* [TASK TO COMPLETE]
A verbatim copy is needed of the lines below from the one containing "Горы (75) В" up to and including the one containing "02_Iceberg_Rose.jpg", excluding pictures.

* [RECORDED DATA]
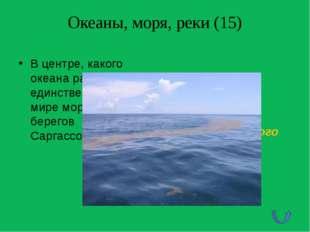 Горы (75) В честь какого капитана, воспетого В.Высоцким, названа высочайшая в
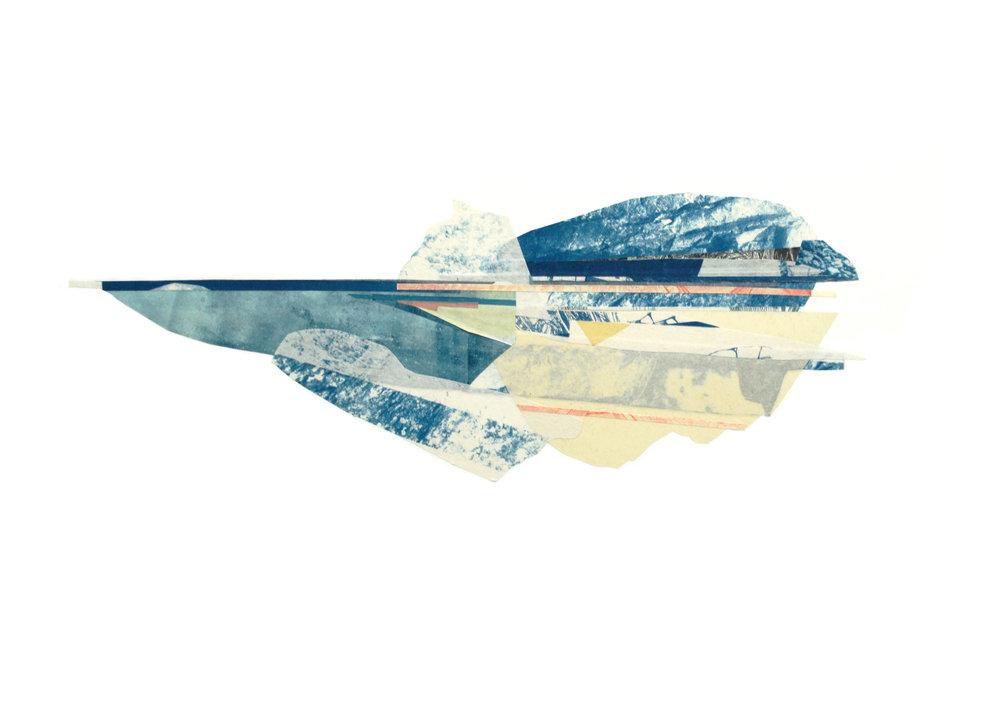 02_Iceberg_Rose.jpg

* * *

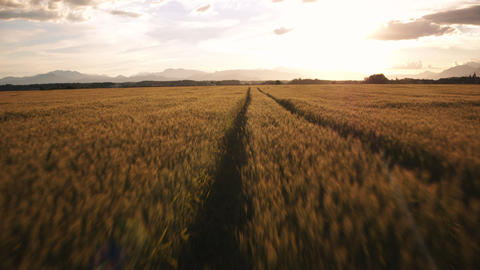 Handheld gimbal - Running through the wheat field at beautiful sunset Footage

* [REPLY TO THE TASK]
 Горы (75) В честь какого капитана, воспетого В.Высоцким, названа высочайшая в
 02_Iceberg_Rose.jpg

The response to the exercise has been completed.